Give this one a try without writing any code and see how you fare. It’s definitely possible to solve, but you’ll probably find yourself taking some guesses and then working forward until you reach either a contradiction or you complete the puzzle. Dutifully trying all possibilities is not something humans are great at but fortunately computers excel at it.

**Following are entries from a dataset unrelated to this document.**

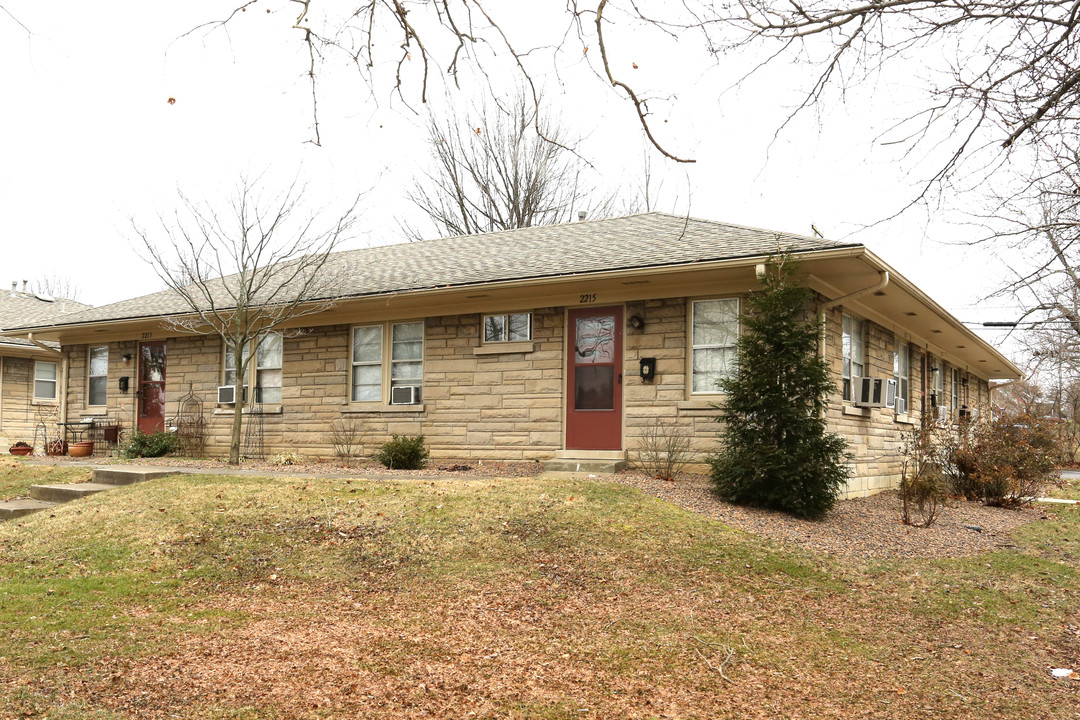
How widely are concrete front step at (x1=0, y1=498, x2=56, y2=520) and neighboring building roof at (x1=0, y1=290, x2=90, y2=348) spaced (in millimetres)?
11590

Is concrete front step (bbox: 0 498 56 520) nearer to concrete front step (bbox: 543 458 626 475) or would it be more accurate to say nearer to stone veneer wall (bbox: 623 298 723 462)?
concrete front step (bbox: 543 458 626 475)

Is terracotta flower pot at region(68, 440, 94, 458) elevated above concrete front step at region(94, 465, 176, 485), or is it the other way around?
concrete front step at region(94, 465, 176, 485)

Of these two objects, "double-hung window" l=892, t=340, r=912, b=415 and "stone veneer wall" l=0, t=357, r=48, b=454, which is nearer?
"double-hung window" l=892, t=340, r=912, b=415

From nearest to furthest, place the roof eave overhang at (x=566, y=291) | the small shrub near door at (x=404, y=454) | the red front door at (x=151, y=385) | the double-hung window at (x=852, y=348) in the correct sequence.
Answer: the roof eave overhang at (x=566, y=291) → the double-hung window at (x=852, y=348) → the small shrub near door at (x=404, y=454) → the red front door at (x=151, y=385)

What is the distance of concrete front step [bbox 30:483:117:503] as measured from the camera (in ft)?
32.5

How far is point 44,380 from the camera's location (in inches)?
842

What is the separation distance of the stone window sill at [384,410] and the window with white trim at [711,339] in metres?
4.65

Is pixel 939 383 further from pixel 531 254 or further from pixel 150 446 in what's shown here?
pixel 150 446

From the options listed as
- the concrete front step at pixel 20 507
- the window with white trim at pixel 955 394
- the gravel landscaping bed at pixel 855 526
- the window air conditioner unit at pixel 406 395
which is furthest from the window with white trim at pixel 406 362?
the window with white trim at pixel 955 394

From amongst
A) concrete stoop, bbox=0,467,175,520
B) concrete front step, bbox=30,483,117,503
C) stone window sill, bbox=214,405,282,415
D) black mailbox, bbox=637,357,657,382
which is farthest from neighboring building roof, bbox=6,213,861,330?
concrete front step, bbox=30,483,117,503

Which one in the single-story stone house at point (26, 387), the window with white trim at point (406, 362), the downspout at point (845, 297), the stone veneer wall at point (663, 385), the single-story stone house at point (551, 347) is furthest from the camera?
the single-story stone house at point (26, 387)

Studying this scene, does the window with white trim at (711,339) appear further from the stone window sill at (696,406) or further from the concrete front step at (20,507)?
the concrete front step at (20,507)

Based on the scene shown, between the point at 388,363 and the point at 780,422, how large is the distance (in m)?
7.09

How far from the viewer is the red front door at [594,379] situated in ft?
39.5
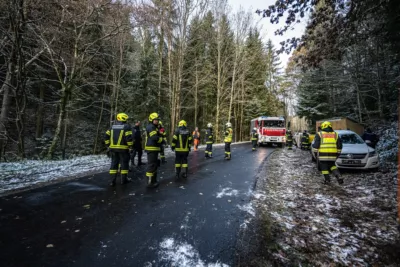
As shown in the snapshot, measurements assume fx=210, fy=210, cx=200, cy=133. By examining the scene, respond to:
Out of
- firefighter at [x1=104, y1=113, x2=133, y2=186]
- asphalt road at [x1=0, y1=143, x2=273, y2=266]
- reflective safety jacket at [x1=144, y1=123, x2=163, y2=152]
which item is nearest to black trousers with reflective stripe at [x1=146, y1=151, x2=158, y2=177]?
reflective safety jacket at [x1=144, y1=123, x2=163, y2=152]

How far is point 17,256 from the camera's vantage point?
277 cm

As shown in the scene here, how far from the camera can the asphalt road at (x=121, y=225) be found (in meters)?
2.82

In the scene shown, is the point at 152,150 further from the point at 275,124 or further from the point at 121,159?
the point at 275,124

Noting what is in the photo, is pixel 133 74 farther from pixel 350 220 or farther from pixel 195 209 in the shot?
pixel 350 220

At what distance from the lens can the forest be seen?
24.1 feet

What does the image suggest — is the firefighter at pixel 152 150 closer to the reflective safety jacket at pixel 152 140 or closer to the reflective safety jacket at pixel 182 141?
the reflective safety jacket at pixel 152 140

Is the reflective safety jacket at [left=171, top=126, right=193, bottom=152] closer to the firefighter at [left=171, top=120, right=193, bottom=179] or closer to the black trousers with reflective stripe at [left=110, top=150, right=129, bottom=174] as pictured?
the firefighter at [left=171, top=120, right=193, bottom=179]

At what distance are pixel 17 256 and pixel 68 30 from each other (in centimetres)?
1293

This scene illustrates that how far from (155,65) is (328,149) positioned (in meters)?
18.0

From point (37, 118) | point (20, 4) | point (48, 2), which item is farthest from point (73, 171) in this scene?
point (37, 118)

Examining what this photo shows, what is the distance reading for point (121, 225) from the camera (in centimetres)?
372

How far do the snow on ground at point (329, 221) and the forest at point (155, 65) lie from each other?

Let’s start with a simple python version of the superhero puzzle
from itertools import permutations
boy1, boy2, boy3 = boys = 'Bryan', 'Tony', 'Sean'
for ages in permutations([6, 8, 10]):
age1, age2, age3 = ages
for heroes in permutations(['superman', 'spiderman', 'batman']):
hero1, hero2, hero3 = heroes
if hero1 != 'spiderman': continue
if hero2 == 'superman': continue
for age, hero in zip(ages, heroes):
if age == 6 and hero != 'spiderman': break
if age == 8 and hero != 'superman': break
else:
print('solved')
print(boy1, age1, hero1)
print(boy2, age2, hero2)
print(boy3, age3, hero3)
> solved
> Bryan 6 spiderman
> Tony 10 batman
> Sean 8 superman
There are definitely a lot of ways to write the code for this puzzle, but this is a straightforward one where we propose a list of boys paired with their favorite hero, and age and then test it against each of the puzzle requirements.
Prolog Version
Here’s the same code using the logic programming language Prolog, which allows you to specify logical constraints and search for parameters that satisfy the equations. This version, like the python version, pairs each boy with a hero and age and then checks to see if the configuration satisfies the constraints.
valid(Name, Age, Hero):-
(Name = bryan -> Hero = spiderman; true),
(Name = tony -> Hero \= superman; true),
(Age = 6 -> Hero = spiderman; true),
(Age = 8 -> Hero = superman; true).
fans(BryanAge, TonyAge, SeanAge, BryanHero, TonyHero, SeanHero) :-
permutation([BryanAge, TonyAge, SeanAge], [6, 8, 10]),
permutation([BryanHero, TonyHero, SeanHero], [spiderman, batman, superman]),
valid(bryan, tony, sean),
valid(BryanAge, TonyAge, SeanAge),
valid(BryanHero, TonyHero, SeanHero).
But this program doesn’t ever realize that Bryan’s hero is Spiderman; it just keeps testing potential solutions, guessing that Tony’s hero is Spiderman or Sean’s hero is Spiderman. As you can imagine, this type of solution can get really bad, but here’s an example
main([A, B, C, D, E, F, G, H, I]):-
permutation(
[A, B, C, D, E, F, G, H, I],
[1, 2, 3, 4, 5, 6, 7, 8, 9]),
B is A + 1,
C is A + 2,
D is A + 3,
E is A + 4,
F is A + 5,
G is A + 6,
H is A + 7,
I is A + 8,
write([A, B, C, D, E, F, G, H, I]).
:- initialization
time(findall([A, B, C, D, E, F, G, H, I],
main([A, B, C, D, E, F, G, H, I]), _)),
halt.
> [1,2,3,4,5,6,7,8,9]
> % 3,005,523 inferences, 0.266 CPU in 0.266 seconds (100% CPU, 11300661 Lips)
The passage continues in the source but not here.